Got a Canon compact camera? Then you ought to give CHDK a try. This alternative firmware turns your humble Canon point-and-shoot camera into a powerful photographic tool.
Installing CHDK onto an SD card using a Linux machine is a three-step procedure. First, if you plan to install CHDK on a card larger than 4GB, you must create two partitions on it: a small FAT16 partition for booting CHDK and a FAT32 partition that takes up the rest of the available space for storing photos. The best tool to do this is the GParted utility which is available in the software repositories of pretty much all mainstream Linux distributions. On Ubuntu and its derivatives as well as Debian-based distros, you can install GParted by running the apt-get install gparted command as root. Launch then GParted and create the two required partitions. To make it easier to identify the partitions, you might want to assign labels to them (e.g., CHDK for the FAT16 partition and CANON for the FAT32 partition).
Next step is to make the partitioned card bootable. To do this, open the terminal and run the following command as root:
echo -n BOOTDISK | sudo dd bs=1 count=8 seek=64 of=/dev/sdbx
Replace the sdbx part with the actual name of the small FAT16 partition.
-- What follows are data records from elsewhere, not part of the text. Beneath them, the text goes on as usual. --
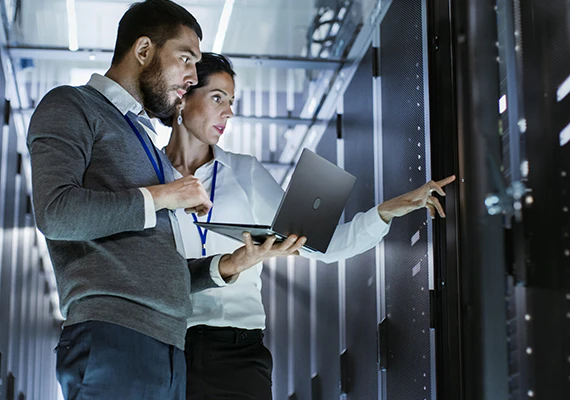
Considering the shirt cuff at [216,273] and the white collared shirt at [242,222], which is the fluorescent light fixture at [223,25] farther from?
the shirt cuff at [216,273]

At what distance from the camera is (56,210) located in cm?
211

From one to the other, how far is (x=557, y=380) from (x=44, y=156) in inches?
57.5

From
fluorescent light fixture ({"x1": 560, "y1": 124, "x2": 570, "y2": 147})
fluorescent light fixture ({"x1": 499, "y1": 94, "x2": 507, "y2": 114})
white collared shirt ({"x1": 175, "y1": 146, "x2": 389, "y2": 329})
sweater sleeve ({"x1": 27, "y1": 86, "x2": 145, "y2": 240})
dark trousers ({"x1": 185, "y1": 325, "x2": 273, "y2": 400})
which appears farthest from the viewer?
white collared shirt ({"x1": 175, "y1": 146, "x2": 389, "y2": 329})

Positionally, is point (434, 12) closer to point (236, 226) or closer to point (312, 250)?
point (312, 250)

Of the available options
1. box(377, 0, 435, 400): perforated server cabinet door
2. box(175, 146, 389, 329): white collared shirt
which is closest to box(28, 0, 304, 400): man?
box(175, 146, 389, 329): white collared shirt

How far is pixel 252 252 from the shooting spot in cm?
262

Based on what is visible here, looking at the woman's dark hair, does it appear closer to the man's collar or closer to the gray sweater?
the man's collar

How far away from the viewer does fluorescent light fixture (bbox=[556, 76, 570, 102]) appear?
2.34 metres

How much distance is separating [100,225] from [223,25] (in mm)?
2973

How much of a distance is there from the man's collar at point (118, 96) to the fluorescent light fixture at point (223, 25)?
234cm

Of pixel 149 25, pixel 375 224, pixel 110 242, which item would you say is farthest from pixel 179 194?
pixel 375 224

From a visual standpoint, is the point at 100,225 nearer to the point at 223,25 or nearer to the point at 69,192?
the point at 69,192

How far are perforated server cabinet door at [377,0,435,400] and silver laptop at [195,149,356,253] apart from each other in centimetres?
56

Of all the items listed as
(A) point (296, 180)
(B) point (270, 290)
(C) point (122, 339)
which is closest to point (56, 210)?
(C) point (122, 339)
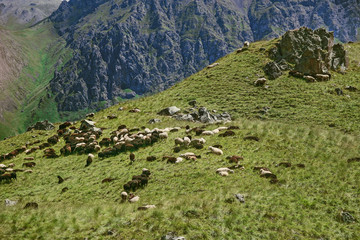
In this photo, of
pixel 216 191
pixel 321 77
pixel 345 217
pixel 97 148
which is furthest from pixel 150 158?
pixel 321 77

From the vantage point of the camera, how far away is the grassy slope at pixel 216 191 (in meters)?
14.2

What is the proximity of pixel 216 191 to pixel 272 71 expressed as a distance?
41736 mm

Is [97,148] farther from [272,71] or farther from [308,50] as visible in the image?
[308,50]

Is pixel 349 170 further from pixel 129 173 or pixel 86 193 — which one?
pixel 86 193

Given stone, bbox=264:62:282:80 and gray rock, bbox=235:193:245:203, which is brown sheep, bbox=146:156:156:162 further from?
stone, bbox=264:62:282:80

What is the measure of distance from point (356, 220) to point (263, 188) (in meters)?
6.05

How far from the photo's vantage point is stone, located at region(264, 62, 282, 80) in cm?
5256

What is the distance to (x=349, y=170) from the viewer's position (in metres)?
21.8

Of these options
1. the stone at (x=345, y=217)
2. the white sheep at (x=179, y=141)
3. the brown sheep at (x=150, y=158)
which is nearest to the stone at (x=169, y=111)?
the white sheep at (x=179, y=141)

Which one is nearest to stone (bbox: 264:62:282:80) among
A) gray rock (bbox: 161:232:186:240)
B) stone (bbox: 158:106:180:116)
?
stone (bbox: 158:106:180:116)

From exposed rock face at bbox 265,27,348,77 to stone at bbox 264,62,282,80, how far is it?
0.26 metres

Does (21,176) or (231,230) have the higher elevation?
(21,176)

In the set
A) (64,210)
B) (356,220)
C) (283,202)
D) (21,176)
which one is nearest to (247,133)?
(283,202)

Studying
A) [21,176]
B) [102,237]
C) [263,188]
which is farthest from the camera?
[21,176]
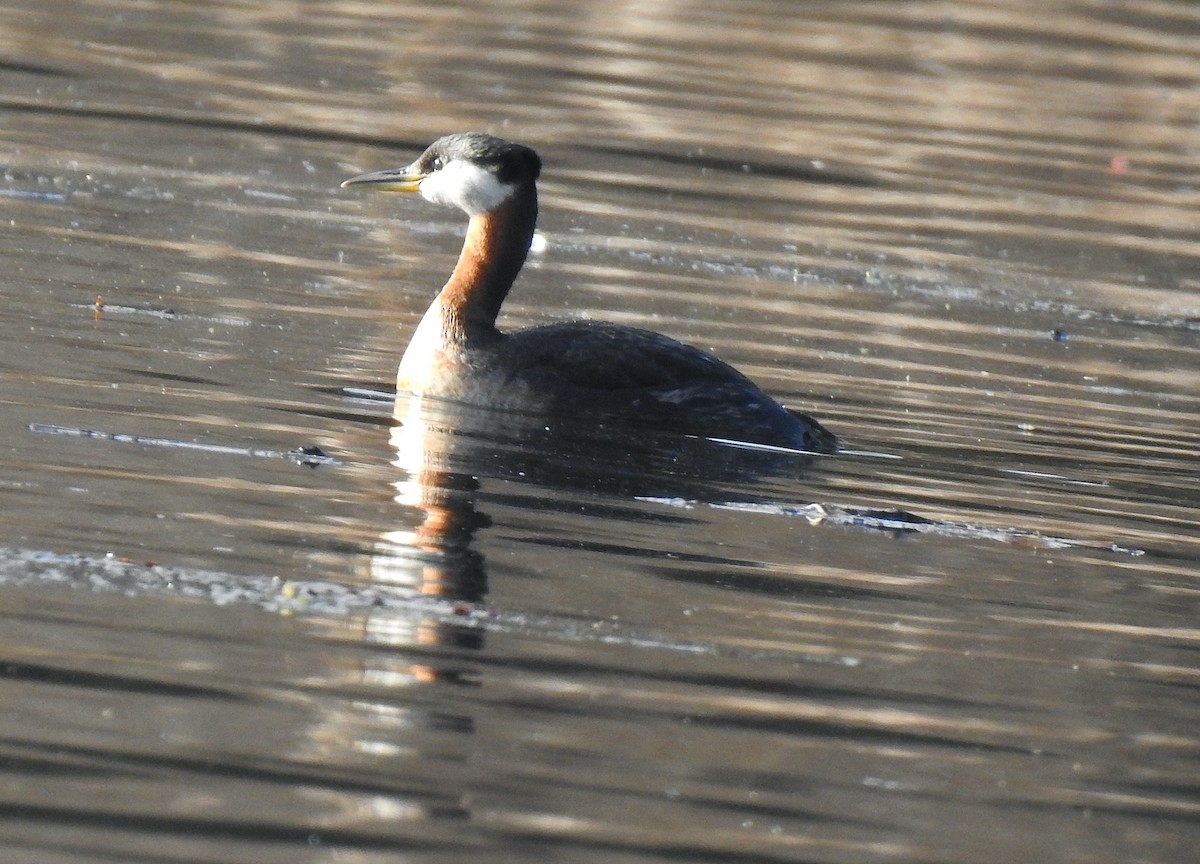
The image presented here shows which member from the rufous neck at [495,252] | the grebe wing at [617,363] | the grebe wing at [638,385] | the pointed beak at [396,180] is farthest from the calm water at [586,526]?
the pointed beak at [396,180]

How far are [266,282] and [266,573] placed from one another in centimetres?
575

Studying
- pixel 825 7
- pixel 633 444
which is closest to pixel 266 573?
pixel 633 444

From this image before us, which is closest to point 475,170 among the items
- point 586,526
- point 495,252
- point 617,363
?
point 495,252

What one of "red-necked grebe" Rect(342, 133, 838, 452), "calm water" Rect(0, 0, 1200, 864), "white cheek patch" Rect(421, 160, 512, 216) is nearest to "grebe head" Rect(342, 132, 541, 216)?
"white cheek patch" Rect(421, 160, 512, 216)

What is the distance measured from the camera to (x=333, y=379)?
9.98 meters

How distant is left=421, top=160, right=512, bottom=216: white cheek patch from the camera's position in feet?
35.2

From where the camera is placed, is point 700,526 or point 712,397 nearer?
point 700,526

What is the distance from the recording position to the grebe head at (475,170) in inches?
421

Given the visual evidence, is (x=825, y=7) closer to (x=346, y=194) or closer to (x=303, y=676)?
(x=346, y=194)

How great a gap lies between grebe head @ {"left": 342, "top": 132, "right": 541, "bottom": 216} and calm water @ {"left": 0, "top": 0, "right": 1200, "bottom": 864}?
77cm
To find out the exact name of the partition, run the mount command which returns a list of all mounted partitions.
Next, you need to find out the firmware version of your camera. Create two empty text files called ver.req and vers.reg and save them in the root of the FAT16 partition. Insert the card into your camera, and put the camera into the Playback mode. Press and hold the FUNC SET button, then press DISP to display the firmware version. Download the CHDK package for your camera model and firmware version, and unpack the contents of the downloaded archive into the root of the FAT16 partition. Lock the card (this is important!), insert it into your camera, press the Power On button, and you should see the CHDK splash screen.